The labels can then be fed directly to the Forcefield coverage report generator. An entry-point wrapping this and the coverage report can be placed in openff.benchmark.parameterization.

This step should be performed with each forcefield we are benchmarking.

Molecules that fail this step should be noted and left out of the energy minimization submission. We still want these in the coverage report that consumes the output of this step.

Forcefield coverage report

A function taking multiple sets of molecule labels from Parameterization of molecules to generate coverage reports should go into openff.benchmark.parameterization. This will the produce a report giving the counts for each parameter in the forcefield, aggregated over the molecules provided.

Although possible to provide a report for each molecule, to mitigate privacy concerns on the molecules used, it is recommended to generate a single report for the whole dataset.

Remaining questions

  1. Should we enforce reports be aggregated? Can we show how possible it is to back-calculate a molecular structure based on the parameters used to parameterize it?

Energy minimization with Psi4 (QM), OpenMM (MM)

Proposing a three-pronged approach.

  1. High-throughput (primary)

    • QCSubmit->QCFractal(->QCEngine->GeomeTRIC->QCEngine->Psi4/OpenMM)

    • output extraction executable at any time for pulling available data

    • need error cycling process

  2. High-throughput debug approach (secondary)

    • Trevor's local optimization executor

      • add this to QCSubmit; generally usable for OpenFF QCArchive users in debugging

    • components shared with (3)

    • GeomeTRIC->QCEngine->Psi4/OpenMM

    • output still usable for reporting

  3. Fully-local execution (alternative)

    • Like Horton's local TorsionDrive script, minus QCFractal execution if possible

    • components shared with (2)

    • GeomeTRIC->QCEngine->Psi4/OpenMM

    • output still usable for reporting

In principle, (2) and (3) could be served via the same entrypoint.
(1) would make use of QCFractal with a persistent server to handle most of the compute orchestration.

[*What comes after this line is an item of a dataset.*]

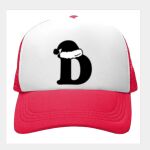 Net Cap Thumbnail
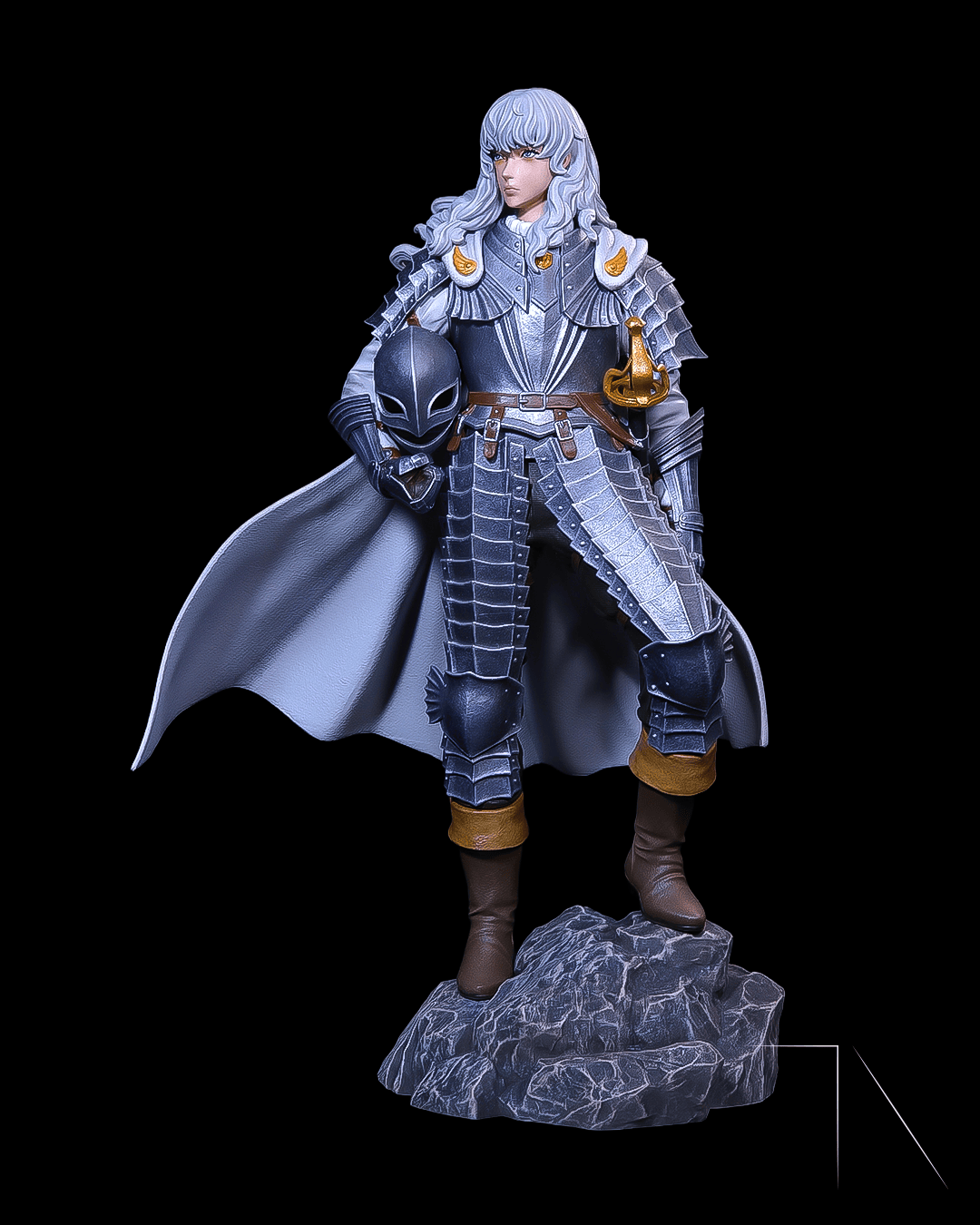 Griffith - Berserk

These approaches should be given entry-points in openff.benchmark.geometry_optimization.

Once errors fail to clear in (1) and cannot be cleared in (2) or (3), these should be noted as failures in a way consumable by Analysis and report generation.

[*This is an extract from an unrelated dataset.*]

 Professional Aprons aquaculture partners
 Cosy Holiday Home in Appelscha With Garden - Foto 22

Analysis and report generation

Outputs produced in Energy minimization with Psi4 (QM), OpenMM (MM) should be directly consumable via an entry-point in openff.benchmark.geometry_optimization. We need the following included for each ID from Identifier assignment:

  1. Relative energies (E_MM - E_QM)

  2. Geometry comparison (RMSD or TFD, MM vs. QM)

Existing implementations should be drawn from benchmarkff. Where implementations are dependent on OpenEye Toolkit, alternatives must be put in place.

Deployment

A document describing compute stack installation, server stand up, and worker submission to queueing systems in use will need to be written and shared. This should include an upgrade pathway for the compute stack. This will likely draw on existing approaches for public QCArchive production compute.